Это были пещеры для зверей, они были выложены камнем, и немцы использовали их для своих позиций.

Я связался по радио с Героем Советского Союза полковником Шейкиным, командиром полка. Он приказал мне к утру взять зоосад и выйти на линию железной дороги. Нам была придана артиллерия – четырнадцать автомашин с пушками на прицепах да ещё полковая батарея на конной тяге.

В 3 часа ночи мы пошли в наступление. Немцы группками по два-три человека занимали оборону в различных местах сада, в звериных пещерах и ровиках.

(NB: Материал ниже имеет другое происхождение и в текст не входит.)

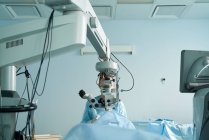 Внимательная женщина-врач в хирургической форме и стерильной маске смотрит через микроскоп во время операции глаза неузнаваемого пациента в больнице — стоковое фото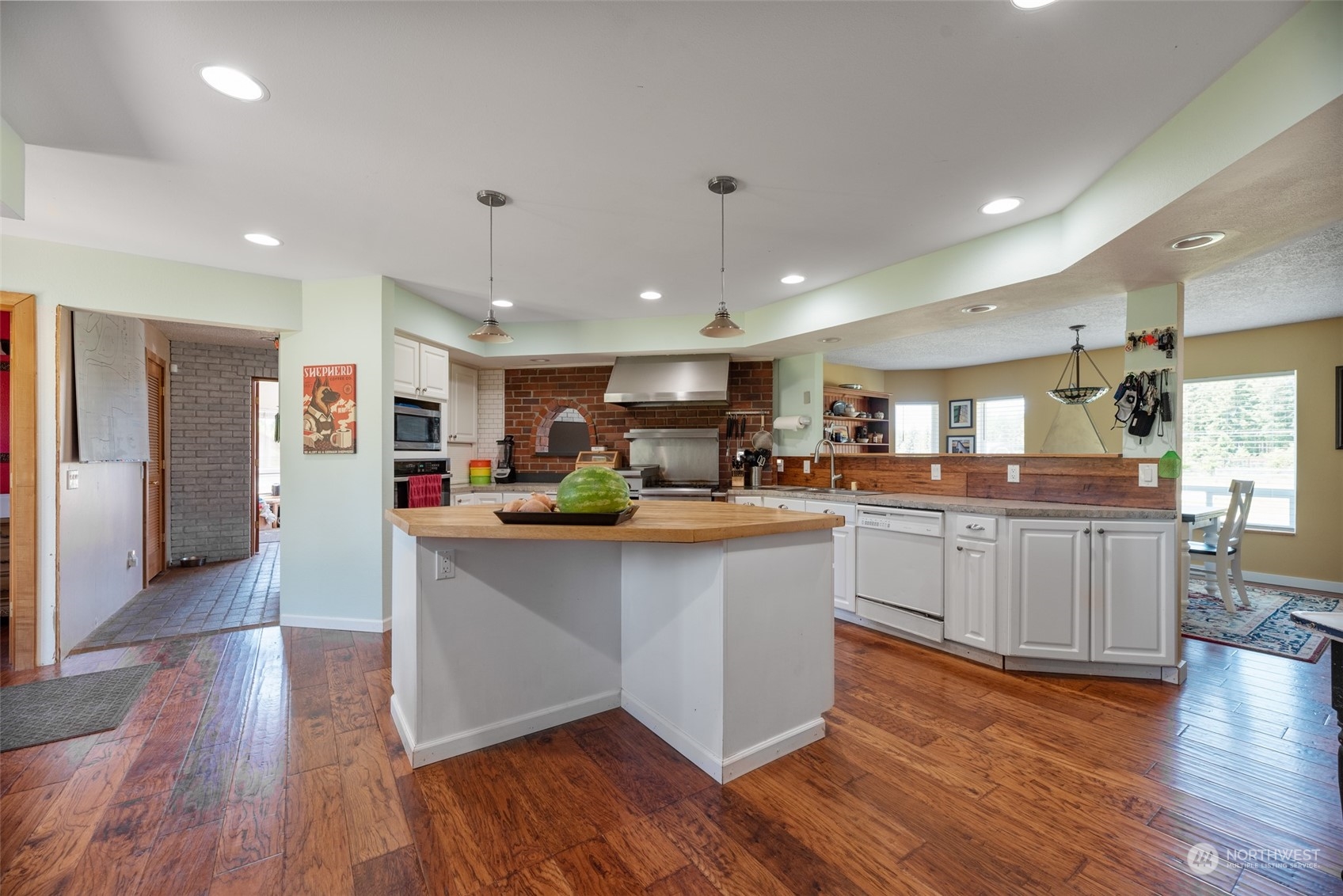 876 Logan Hill Road Chehalis, WA 98532 - Photo 7 of 40 a kitchen with stainless steel appliances granite countertop a lot of counter space and wooden floors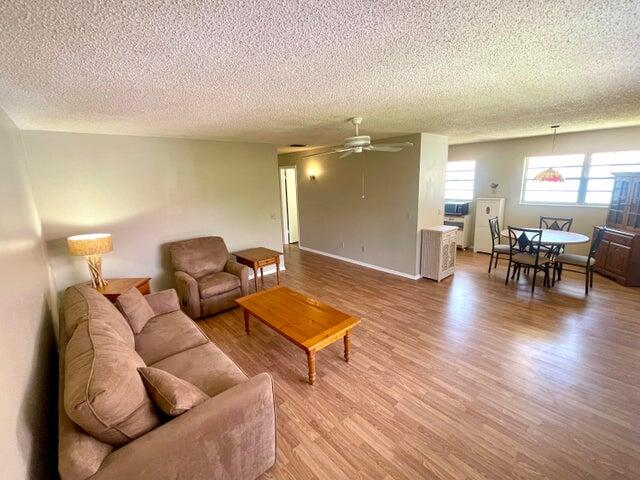 1225 Northwest 21st Street, Unit 343414 Stuart, FL 34994 - Photo 4 of 31 a living room with furniture and a wooden floor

Звери разбежались по саду, сквозь стрельбу мы слышали опять рёв тигра, вой шакала, мяуканье диких котов. Кто-то заметил на высоком ветвистом дереве какую-то фигуру и решил, что это вражеский снайпер – "кукушка". Протрещала автоматная очередь, и фигура кувырком полетела с дерева на землю. Каково же было удивление и огорчение бойцов, когда они увидели, что убита обезьяна.

Мы прошли почти весь Зоологический сад и натолкнулись на кирпичную стену.

Тут я решил применить артиллерию. Подъехали автомашины. Командир второй роты старший лейтенант Кручинин доложил: впереди огромная крепость. Это было для нас некоторой неожиданностью. На карте крепость не значилась. Я подумал, что Кручинин называет крепостью какое-либо укреплённое здание. Но Кручинин настаивал на своём: огромная пятиэтажная крепость, окна заложены стальными плитами; машины развернулись, пушки бьют по крепости, но не пробивают её стен.

Я подошёл и увидел в предрассветной мгле огромную мрачную башню. Серые, бетонные стены её были не обработаны, на них была печать опалубки – досок, которые держали бетон, пока он не затвердел. Мы ходили вокруг четырёхугольной башни-крепости. Внутри её слышался шум. Все двери крепости были плотно закрыты. Из-под стальных щитов, закрывавших окна, немцы вели автоматный огонь. Но мы ходили под самыми стенами крепости и поэтому были неуязвимы. Вокруг торчали рельсы – надолбы и ежи, стояли разбитые осколками наших снарядов автомашины.

Наступило утро. Огонь из крепости прекратился.

Командир полка передал мне по радио:

– Не стреляйте, огонь – лишь в крайнем случае, выжидайте.

Мы кричали по-немецки и по-русски: "Открывайте двери, сдавайтесь!" Но крепость молчала, крики изнутри прекратились, казалось, всё там вымерло.

Неужели немцы, – их там наверняка было много, – ушли по какому-нибудь подземному ходу? Вот это было бы досадно! Но открылись стальные тяжёлые двери, появился немецкий офицер с поднятыми руками.

В это время полковник Шейкин передал мне:

– Будьте готовы к приёму пленных.

Неся ранцы с барахлом, котелки, амуницию, немцы выходили из дверей. Они тут же бросали оружие, и вскоре у выхода из крепости образовалась огромная гора винтовок, автоматов.

По нашей команде немцы строились и партиями под конвоем уходили к нам в тыл. Каких только типов мы не увидели здесь!

Мы вошли в крепость – немцы называли её бункером. Она представляла собой пятиэтажное здание из железобетона с маленькими окнами-бойницами. По углам крепости – полукруглые башни, заканчивающиеся наверху площадками с мощными зенитными орудиями.

На третьем этаже был расположен госпиталь. Когда мои гвардейцы зашли туда, хирург в операционной обрабатывал раненого немецкого офицера. Врач испугался, бросил было работу. Чтобы не мешать ему, гвардейцы ушли.